[Brief descriptive captions]
---*---

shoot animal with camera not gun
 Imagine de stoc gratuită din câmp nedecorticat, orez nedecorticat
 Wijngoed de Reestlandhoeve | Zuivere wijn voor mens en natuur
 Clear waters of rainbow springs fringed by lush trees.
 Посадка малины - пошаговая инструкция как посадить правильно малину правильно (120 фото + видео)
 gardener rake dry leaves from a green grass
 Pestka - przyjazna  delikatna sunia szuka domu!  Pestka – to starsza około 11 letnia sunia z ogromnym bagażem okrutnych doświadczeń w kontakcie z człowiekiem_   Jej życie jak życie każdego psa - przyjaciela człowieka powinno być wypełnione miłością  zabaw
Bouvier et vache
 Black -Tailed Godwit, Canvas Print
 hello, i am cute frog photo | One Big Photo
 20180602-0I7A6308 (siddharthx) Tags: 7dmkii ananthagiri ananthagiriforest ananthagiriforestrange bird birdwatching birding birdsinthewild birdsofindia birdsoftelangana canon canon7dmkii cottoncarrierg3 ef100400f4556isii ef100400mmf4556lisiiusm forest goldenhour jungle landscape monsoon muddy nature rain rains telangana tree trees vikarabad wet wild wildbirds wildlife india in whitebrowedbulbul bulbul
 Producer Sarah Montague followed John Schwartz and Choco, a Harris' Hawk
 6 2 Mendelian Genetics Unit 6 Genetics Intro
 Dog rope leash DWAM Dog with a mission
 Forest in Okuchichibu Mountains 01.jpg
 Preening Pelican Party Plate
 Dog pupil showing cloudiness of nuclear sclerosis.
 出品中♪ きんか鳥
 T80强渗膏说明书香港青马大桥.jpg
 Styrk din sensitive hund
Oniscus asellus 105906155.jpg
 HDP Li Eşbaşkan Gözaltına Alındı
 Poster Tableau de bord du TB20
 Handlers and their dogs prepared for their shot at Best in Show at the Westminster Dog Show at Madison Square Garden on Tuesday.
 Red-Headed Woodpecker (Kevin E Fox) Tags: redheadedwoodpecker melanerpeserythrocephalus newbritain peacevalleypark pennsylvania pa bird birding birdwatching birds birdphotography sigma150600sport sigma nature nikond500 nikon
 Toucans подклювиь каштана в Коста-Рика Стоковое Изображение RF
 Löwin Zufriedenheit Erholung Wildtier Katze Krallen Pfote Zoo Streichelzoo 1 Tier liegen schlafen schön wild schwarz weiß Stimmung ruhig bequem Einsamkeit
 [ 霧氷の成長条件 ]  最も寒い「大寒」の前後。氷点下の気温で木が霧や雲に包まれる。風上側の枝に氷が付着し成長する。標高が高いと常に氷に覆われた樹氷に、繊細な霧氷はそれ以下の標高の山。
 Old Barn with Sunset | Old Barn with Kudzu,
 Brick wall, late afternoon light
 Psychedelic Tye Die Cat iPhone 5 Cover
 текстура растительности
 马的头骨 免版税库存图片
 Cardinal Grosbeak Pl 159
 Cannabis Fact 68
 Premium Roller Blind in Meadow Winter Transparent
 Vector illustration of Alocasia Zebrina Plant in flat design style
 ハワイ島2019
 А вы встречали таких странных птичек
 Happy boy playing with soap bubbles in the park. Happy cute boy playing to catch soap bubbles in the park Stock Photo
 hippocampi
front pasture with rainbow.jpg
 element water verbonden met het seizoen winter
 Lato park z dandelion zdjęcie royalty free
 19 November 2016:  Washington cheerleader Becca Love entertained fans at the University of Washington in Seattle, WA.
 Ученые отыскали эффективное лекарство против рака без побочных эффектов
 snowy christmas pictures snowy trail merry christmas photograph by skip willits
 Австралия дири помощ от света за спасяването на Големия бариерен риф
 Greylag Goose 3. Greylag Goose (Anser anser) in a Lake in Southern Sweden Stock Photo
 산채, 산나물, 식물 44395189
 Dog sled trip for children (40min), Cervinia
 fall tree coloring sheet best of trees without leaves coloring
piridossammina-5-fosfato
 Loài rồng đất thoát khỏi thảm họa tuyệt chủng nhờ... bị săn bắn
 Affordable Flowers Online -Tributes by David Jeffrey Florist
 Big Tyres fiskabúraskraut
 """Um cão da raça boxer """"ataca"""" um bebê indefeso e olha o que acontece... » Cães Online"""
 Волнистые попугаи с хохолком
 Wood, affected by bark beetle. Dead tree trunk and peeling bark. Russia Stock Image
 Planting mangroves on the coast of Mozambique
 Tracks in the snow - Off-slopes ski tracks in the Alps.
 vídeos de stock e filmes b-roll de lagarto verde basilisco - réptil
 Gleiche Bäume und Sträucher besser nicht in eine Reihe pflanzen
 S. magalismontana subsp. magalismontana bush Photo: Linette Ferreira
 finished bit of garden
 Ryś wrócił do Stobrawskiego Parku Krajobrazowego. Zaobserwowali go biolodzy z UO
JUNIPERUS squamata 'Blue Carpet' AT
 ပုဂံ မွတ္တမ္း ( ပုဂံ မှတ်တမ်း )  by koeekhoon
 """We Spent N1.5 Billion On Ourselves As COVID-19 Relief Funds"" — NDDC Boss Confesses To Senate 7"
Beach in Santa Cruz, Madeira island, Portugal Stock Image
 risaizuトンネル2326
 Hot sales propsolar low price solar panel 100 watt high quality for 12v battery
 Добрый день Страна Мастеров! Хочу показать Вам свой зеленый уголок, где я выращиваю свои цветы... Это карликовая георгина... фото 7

---*---

Exercise: Copy all the lines above that hold the string "rainbow".

Solution below:
 Clear waters of rainbow springs fringed by lush trees.
front pasture with rainbow.jpg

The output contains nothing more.